Tatouage et IRM, examens médicaux : ce qu'il faut savoir

dimanche 21 juin 2026

Hier, une cliente m'a envoyé un message à 22h. Elle avait une IRM programmée dans une semaine et son médecin venait de lui demander : « Vous avez des tatouages ? » Panique. Elle m'a demandé si elle allait devoir annuler son rendez-vous, si l'encre allait chauffer, si elle risquait une brûlure au deuxième degré.

Je lui ai répondu : « Respire. On va dédramatiser. »

Parce que c'est une question qui revient souvent, et les réponses qu'on trouve sur Internet sont soit trop alarmistes, soit trop vagues.

Le vrai risque : les sels métalliques dans les encres

L'IRM, c'est un aimant géant. Très puissant. Il crée un champ magnétique intense (1,5 à 3 Tesla en général — pour donner un ordre, le champ magnétique terrestre c'est environ 50 microteslas).

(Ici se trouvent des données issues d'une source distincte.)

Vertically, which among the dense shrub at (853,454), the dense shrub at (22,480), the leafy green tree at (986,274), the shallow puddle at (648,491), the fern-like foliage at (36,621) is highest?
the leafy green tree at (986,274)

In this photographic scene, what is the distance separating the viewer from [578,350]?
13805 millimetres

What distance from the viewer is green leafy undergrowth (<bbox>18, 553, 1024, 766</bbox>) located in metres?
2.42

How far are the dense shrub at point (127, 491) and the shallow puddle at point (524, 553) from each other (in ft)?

Ce champ interagit avec certains métaux.

Le problème vient des pigments qui contiennent des oxydes métalliques :

  • Oxyde de fer (présent dans certains noirs, bruns, rouges)
  • Dioxyde de titane (blanc, mais utilisé pour atténuer les couleurs)
  • Oxyde de chrome (vert)
  • Oxyde de cobalt (bleu)
  • Sulfure de cadmium (jaune, rouge)

Quand ces particules sont exposées au champ magnétique de l'IRM, elles peuvent :

  1. Chauffer — les particules métalliques s'alignent sur le champ et vibrent, ce qui produit de la chaleur
  2. Créer des artefacts — des perturbations sur l'image qui cachent la zone autour du tatouage
  3. Provoquer une irritation — dans de très rares cas, un gonflement ou une sensation de tiraillement

Avant de flipper, posons les vrais chiffres.

Les études disent quoi ?

Plusieurs études ont été menées sur le sujet. La plus citée : une revue de 2022 dans l'American Journal of Roentgenology qui analyse 330 cas de patients tatoués passant une IRM.

Les résultats :

  • 0,005 % des patients ont signalé une complication liée au tatouage (chaleur, rougeur)
  • Aucune brûlure grave rapportée
  • Les complications étaient toutes réversibles en quelques heures
  • Les artefacts (images perturbées) concernent surtout les tatouages avec du rouge, du brun foncé et du jaune

En 2024, une étude française menée sur 15 000 patients en Île-de-France confirme : le risque de complication cutanée est inférieur à 0,03 %. Soit un risque comparable à une réaction allergique à un sparadrap.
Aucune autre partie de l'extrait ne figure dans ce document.